Why taxing Comcast (and its employees) is bad for small business

By March 17, 2021March 18th, 2021No Comments

(This article originally appeared in The Washington Times)

The Biden administration is proposing higher taxes on “the wealthy” and corporations in order for them to “pay their fair share.” Unfortunately, these taxes will ultimately hurt small businesses, too.

To illustrate that point, let’s look at a big corporation. One in my hometown: Comcast.

In 2020, Comcast earned about $20 billion on more than $103 billion of revenue. Not a bad take, right? The company, which owns NBC, theme parks, movie studios and sports teams also provides Internet services to customers in 40 states. Comcast has repeatedly come under fire for poor customer service and antitrust concerns, much of that deserved. But I pick this company because I’m a customer and they are foremost on mind. Why?

Because my Internet service is down! So you would think I’d be ready to complain loudly about Comcast. But I’m not going to do that.

The higher taxes proposed by the Biden administration isn’t going to worry Comcast very much. The company has bigger things to worry about then the U.S. government. It’s got shareholders.
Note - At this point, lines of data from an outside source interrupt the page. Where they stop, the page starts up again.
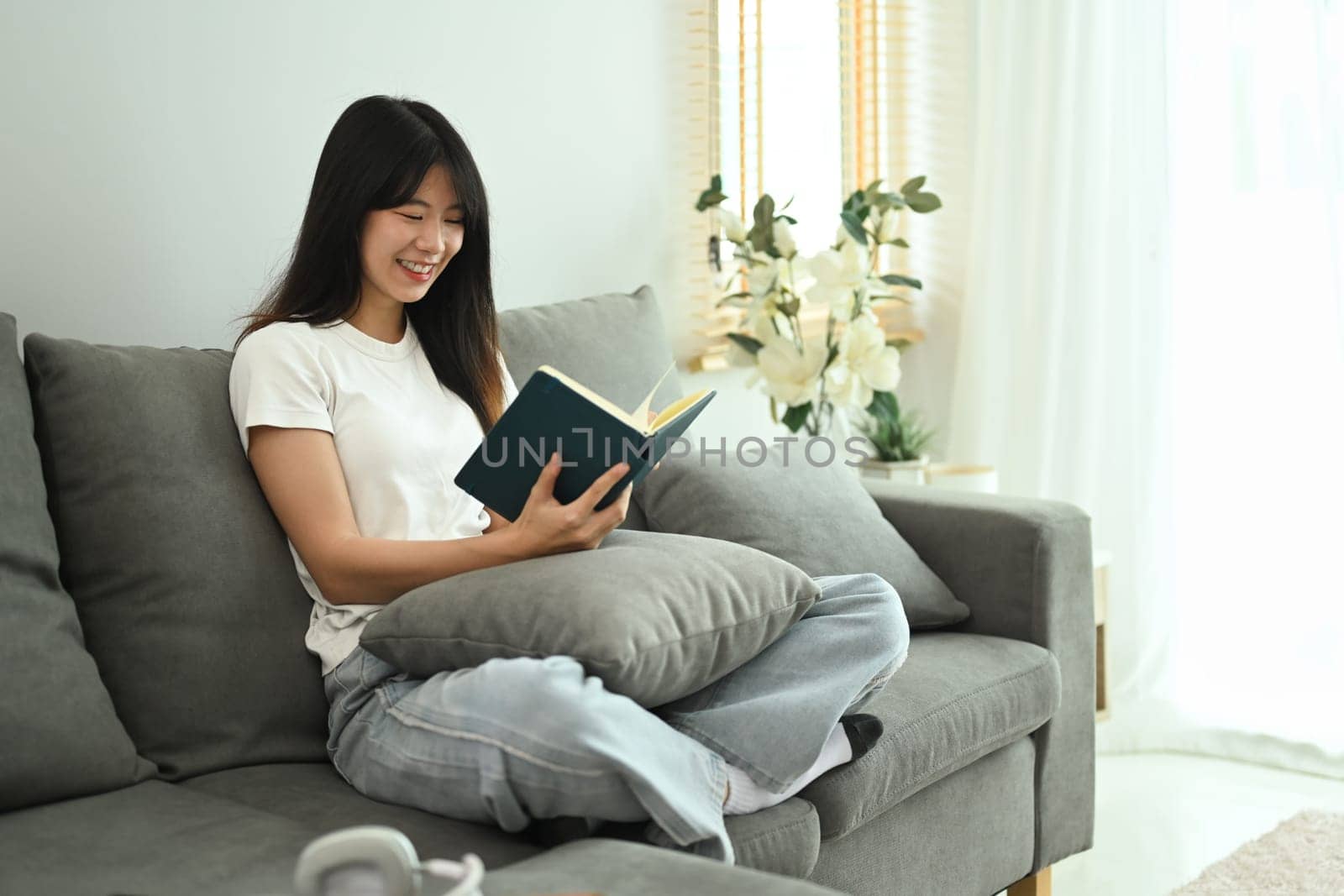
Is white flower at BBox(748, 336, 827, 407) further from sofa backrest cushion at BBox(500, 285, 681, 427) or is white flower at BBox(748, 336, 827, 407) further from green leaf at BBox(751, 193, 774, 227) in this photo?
sofa backrest cushion at BBox(500, 285, 681, 427)

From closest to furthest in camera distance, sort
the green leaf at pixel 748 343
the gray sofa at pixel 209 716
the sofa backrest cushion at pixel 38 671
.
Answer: the gray sofa at pixel 209 716, the sofa backrest cushion at pixel 38 671, the green leaf at pixel 748 343

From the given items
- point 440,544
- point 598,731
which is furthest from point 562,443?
point 598,731

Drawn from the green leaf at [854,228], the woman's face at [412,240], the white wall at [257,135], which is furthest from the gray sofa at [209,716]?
the green leaf at [854,228]

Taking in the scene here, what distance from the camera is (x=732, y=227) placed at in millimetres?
2654

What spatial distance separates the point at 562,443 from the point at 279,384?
377 millimetres

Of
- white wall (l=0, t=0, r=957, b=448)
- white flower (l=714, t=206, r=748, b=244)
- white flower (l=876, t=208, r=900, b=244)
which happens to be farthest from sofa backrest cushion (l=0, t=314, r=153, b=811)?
white flower (l=876, t=208, r=900, b=244)

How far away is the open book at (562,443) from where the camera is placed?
4.58 feet

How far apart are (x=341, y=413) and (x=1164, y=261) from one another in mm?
2035

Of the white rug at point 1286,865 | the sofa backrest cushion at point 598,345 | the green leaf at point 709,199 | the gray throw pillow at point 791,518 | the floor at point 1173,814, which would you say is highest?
the green leaf at point 709,199

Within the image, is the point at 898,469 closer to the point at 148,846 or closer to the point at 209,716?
the point at 209,716

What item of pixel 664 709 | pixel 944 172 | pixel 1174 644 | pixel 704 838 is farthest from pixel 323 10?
pixel 1174 644

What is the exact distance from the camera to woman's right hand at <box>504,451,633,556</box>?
1.50m

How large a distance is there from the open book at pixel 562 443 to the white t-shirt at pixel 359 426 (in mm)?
132

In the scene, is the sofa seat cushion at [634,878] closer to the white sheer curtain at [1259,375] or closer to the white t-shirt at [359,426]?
the white t-shirt at [359,426]
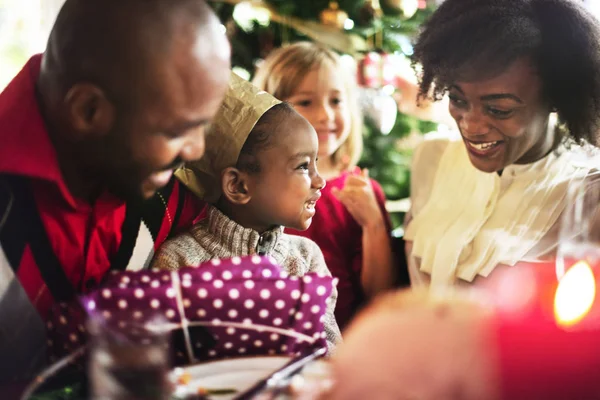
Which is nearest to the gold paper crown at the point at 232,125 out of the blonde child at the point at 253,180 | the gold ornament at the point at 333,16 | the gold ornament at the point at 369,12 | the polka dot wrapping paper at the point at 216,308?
the blonde child at the point at 253,180

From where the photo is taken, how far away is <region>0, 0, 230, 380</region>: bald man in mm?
707

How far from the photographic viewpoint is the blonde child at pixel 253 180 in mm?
1080

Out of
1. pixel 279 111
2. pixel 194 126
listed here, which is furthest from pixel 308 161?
pixel 194 126

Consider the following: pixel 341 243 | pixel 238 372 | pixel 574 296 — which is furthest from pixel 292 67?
pixel 574 296

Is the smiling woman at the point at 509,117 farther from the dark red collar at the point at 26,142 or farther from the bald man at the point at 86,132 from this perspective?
the dark red collar at the point at 26,142

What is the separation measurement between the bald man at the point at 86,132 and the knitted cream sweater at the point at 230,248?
0.17 m

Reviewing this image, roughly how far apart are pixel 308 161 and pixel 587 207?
1.88ft

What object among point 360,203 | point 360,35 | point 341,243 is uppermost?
point 360,35

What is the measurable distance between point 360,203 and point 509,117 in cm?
50

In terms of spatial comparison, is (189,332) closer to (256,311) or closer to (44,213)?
(256,311)

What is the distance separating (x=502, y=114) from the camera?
1.23m

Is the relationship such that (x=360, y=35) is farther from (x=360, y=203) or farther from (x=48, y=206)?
(x=48, y=206)

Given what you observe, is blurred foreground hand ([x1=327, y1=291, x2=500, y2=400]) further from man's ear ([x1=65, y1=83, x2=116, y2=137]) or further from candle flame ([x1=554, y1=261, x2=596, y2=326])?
man's ear ([x1=65, y1=83, x2=116, y2=137])

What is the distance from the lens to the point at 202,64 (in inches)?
28.7
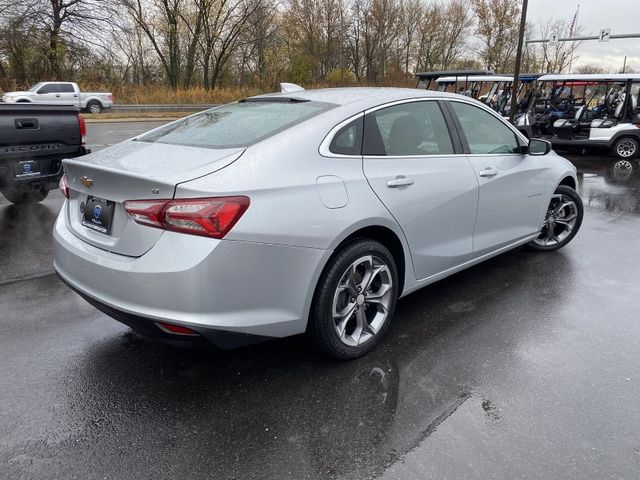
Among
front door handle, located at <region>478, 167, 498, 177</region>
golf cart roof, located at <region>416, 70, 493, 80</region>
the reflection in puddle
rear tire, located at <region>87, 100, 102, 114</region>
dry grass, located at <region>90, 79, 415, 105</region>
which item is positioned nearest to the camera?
front door handle, located at <region>478, 167, 498, 177</region>

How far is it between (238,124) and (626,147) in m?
12.6

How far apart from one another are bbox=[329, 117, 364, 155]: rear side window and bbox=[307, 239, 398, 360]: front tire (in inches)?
21.9

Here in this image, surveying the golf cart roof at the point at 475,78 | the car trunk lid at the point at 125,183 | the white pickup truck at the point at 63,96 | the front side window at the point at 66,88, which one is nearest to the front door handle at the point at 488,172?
the car trunk lid at the point at 125,183

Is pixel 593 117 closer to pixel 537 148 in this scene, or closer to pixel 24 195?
pixel 537 148

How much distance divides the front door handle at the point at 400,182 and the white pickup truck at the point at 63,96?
24.2m

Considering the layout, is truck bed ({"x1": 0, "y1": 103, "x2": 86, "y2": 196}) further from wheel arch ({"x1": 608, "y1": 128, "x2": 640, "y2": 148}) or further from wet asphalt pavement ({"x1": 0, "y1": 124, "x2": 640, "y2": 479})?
wheel arch ({"x1": 608, "y1": 128, "x2": 640, "y2": 148})

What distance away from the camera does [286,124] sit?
3086mm

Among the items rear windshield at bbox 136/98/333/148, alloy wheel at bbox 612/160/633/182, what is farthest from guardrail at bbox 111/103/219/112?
rear windshield at bbox 136/98/333/148

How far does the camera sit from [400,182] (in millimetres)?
3266

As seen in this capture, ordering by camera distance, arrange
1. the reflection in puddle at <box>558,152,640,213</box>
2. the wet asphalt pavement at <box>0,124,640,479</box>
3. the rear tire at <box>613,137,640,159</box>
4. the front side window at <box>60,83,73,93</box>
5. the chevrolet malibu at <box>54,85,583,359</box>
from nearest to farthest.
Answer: the wet asphalt pavement at <box>0,124,640,479</box> < the chevrolet malibu at <box>54,85,583,359</box> < the reflection in puddle at <box>558,152,640,213</box> < the rear tire at <box>613,137,640,159</box> < the front side window at <box>60,83,73,93</box>

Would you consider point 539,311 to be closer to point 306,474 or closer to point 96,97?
point 306,474

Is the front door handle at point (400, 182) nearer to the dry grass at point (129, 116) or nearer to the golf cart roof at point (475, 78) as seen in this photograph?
the golf cart roof at point (475, 78)

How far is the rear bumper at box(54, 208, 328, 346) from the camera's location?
2445 millimetres

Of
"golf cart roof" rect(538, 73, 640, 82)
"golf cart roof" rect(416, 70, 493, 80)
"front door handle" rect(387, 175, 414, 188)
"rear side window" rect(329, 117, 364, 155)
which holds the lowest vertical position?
"front door handle" rect(387, 175, 414, 188)
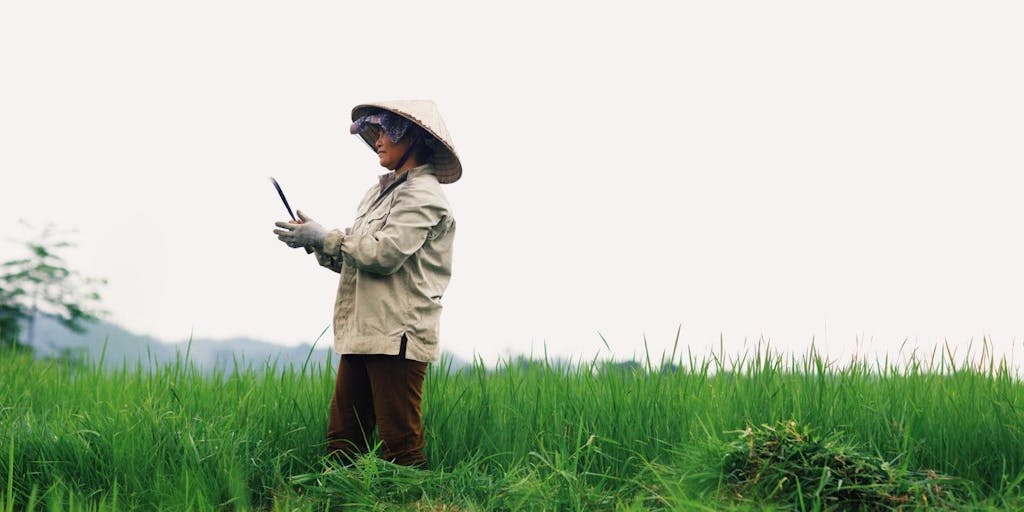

And to appease them and their stock price, the company will simply treat those higher taxes like any other cost of doing business and will adjust. How? They’ll certainly raise their prices, which means higher Internet fees for my business. But, more importantly, they’ll be less inclined to spend.

That’s because when costs — like taxes — go up, companies simply adjust their overhead. Which means less hiring, less services and less support for their customers (that’s me!). They’ll also spend less in their communities. So programs this one that gave out to grants to Black business in my city will be impacted. As well as the millions Comcast — like most other large corporations — plows into its charitable foundation that benefits diversity-oriented programs that address digital literacy and community service.

Inhibiting corporations with higher tax rates impacts their investment decisions, too. Without lower capital gains taxes and the “step up” tax advantages that the Biden administration may also remove, would Comcast have built its 59-story tower that, according to an economic impact report, had a total economic impact of $1.7 billion in the city and $2.8 billion in my state through its direct and spillover activities? Perhaps. Perhaps not.